2. What improved: batching amortizes the weight reads
If one decode step reads all weights to produce one token, the obvious fix is to make the same read produce N tokens — one per concurrent sequence. That is continuous batching, and it is nearly free throughput… for the attention model:
| Parallel sequences | PLaMo 2 (hybrid) | scaling | PLaMo 3 (attention) | scaling |
|---|---|---|---|---|
| 1 | 128 t/s | 1.0× | 79 t/s | 1.0× |
| 2 | 223 t/s | 1.74× | 148 t/s | 1.88× |
| 4 | 263 t/s | 2.05× | 178 t/s | 2.27× |
| 8 | crash | — | 182 t/s | 2.31× |
| 16 | crash | — | 391 t/s | 4.97× |
Three observations:
(a) The attention model gets ~5× aggregate decode throughput at B=16, with prefill flat at ~1,415 t/s throughout — it was already compute-bound, so batching adds nothing there. (The superlinear jump from B=8→16 likely reflects a Metal kernel-path switch at that batch width; unverified.)
(b) The hybrid bends earlier. Per-sequence Mamba state updates are compute that does not amortize across the batch the way shared weight-reads do — at B=4 the hybrid extracts 2.05× where the attention model gets 2.27×.

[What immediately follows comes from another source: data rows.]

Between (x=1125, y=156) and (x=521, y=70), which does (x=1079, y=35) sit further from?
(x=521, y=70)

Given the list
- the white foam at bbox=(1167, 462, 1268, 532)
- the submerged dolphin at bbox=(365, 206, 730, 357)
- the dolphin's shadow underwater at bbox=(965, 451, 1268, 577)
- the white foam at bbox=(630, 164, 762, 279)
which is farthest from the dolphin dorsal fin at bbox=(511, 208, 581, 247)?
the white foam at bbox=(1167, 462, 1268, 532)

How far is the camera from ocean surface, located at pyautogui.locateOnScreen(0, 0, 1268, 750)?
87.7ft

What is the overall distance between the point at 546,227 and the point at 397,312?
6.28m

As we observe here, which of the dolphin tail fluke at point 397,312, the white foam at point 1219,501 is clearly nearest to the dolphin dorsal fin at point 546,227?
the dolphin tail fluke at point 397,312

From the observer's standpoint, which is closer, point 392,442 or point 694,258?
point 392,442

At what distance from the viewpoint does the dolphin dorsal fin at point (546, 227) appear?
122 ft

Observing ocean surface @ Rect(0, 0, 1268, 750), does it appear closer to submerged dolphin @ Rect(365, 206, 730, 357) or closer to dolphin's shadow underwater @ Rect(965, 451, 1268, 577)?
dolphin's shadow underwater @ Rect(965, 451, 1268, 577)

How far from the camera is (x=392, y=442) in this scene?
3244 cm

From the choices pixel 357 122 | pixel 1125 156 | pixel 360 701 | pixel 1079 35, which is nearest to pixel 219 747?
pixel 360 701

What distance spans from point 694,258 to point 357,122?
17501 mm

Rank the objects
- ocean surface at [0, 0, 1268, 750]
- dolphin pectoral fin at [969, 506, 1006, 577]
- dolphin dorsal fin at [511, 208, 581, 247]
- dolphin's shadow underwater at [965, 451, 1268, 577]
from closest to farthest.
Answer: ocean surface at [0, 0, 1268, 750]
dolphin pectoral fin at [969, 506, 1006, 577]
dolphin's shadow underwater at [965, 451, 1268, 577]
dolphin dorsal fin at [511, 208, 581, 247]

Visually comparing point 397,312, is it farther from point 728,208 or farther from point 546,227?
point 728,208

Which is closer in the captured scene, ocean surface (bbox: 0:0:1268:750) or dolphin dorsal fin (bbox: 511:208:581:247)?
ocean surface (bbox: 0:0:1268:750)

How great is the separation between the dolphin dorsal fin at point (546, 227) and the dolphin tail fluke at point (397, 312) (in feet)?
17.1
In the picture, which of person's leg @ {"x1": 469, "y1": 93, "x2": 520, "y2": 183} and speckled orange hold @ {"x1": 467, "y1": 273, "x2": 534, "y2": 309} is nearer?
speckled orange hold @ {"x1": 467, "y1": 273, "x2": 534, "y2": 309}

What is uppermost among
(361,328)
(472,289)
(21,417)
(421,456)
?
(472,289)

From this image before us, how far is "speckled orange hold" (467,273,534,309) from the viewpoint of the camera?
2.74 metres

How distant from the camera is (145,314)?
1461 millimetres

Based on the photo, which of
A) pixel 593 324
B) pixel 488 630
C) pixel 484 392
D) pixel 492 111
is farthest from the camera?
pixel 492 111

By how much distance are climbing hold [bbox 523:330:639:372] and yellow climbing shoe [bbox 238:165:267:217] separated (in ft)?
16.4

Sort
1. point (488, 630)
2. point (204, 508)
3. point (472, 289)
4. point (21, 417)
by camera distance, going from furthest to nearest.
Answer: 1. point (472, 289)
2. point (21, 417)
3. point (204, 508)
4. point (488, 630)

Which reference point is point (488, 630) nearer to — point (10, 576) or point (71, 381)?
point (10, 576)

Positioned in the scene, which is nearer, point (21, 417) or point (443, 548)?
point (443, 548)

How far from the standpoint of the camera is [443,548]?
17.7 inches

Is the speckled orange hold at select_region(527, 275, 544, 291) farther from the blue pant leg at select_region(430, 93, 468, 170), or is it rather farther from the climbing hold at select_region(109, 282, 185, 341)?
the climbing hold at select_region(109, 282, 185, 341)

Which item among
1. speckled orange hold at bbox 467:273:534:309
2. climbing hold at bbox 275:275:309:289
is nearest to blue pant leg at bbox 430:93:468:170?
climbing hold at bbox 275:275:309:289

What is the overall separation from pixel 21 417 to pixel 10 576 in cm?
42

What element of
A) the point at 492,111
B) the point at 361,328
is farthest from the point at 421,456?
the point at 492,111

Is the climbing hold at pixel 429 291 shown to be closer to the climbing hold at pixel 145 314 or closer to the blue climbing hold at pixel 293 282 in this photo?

(c) The hybrid then crashes. At ≥6 parallel sequences, llama.cpp aborts with
GGML_ASSERT(… data_size + view_offs <= ggml_nbytes(view_src)) inside
build_plamo2_mamba_layer — an out-of-bounds view into the recurrent-state buffer. Deterministic
boundary: works at -npl 5, crashes at -npl 6; PLaMo 3 runs B=16 cleanly on the same
build. On this stack, multi-user serving of the hybrid simply stops at 5 concurrent sequences. (Upstream
report in preparation.)
llama-batched-bench -m plamo-2-1b-Q8.gguf -c 16384 -ngl 99 -npp 512 -ntg 128 -npl 6 # reproduces the crash
3. Why "more replicas" is the wrong lever on one box
Running N server processes on the same machine duplicates the weights N times in memory and makes N
processes compete for the same bandwidth — the exact resource decode is starved of. One server with
--parallel N shares a single weight copy across all sequences; that sharing is the 5×
above. Replication helps when you add machines (more aggregate bandwidth); on shared hardware,
batching wins by construction.
4. Future improvements in this space
Ordered roughly by how directly they attack the measured bottleneck (bandwidth-bound decode):
| Lever | Idea | Status for PLaMo |
|---|---|---|
| Continuous batching | Amortize weight reads across users | Works for PLaMo 3 (~5×); hybrid capped at 5 seqs by the crash above — fixing it is the cheapest win |
| Lower-bit quantization | Fewer bytes per weight read = proportionally faster decode | Q4 ≈ 2× over Q8 in principle; for PLaMo 2 requires the ssm_out exemption we documented (study 1; llama.cpp#24501) |
| Speculative decoding | Verify k drafted tokens in one weight-read | Measured in study 1 (on llama.cpp): lossless but unprofitable for the hybrid (SSM checkpoint overhead). The same rollback now exists in llama.cpp, vLLM and SGLang (conditionally) — but the open win is self-drafting on attention-only PLaMo 3, which avoids the rollback tax entirely |
| MTP / EAGLE heads | Self-drafting without a separate model | No public head exists for any PLaMo; PLaMo 3's vocabulary suggests PFN has internal scaffolding (study 2) |
| Chunked prefill | Interleave prefill chunks with decode steps to protect latency under load | Supported by llama.cpp/vLLM; PFN reported ~3–10% gains in their vLLM meetup talk |
| P/D disaggregation | Separate prefill and decode onto different hardware pools | Server-scale only — and notably unavailable for SSM models in vLLM (state can't be transferred like KV cache): a third place the hybrid architecture taxes deployment |
The through-line of all three studies: Samba-style hybrids buy training-time and
long-context efficiency, but on today's inference stacks they pay three measured deployment taxes —
speculative-decoding rollback overhead (study 1), quantization fragility of ssm_out (study 1),
and a batching ceiling (this study). PLaMo 3's return to full attention avoids all three. Quantifying that
trade-off is exactly the work of inference optimization.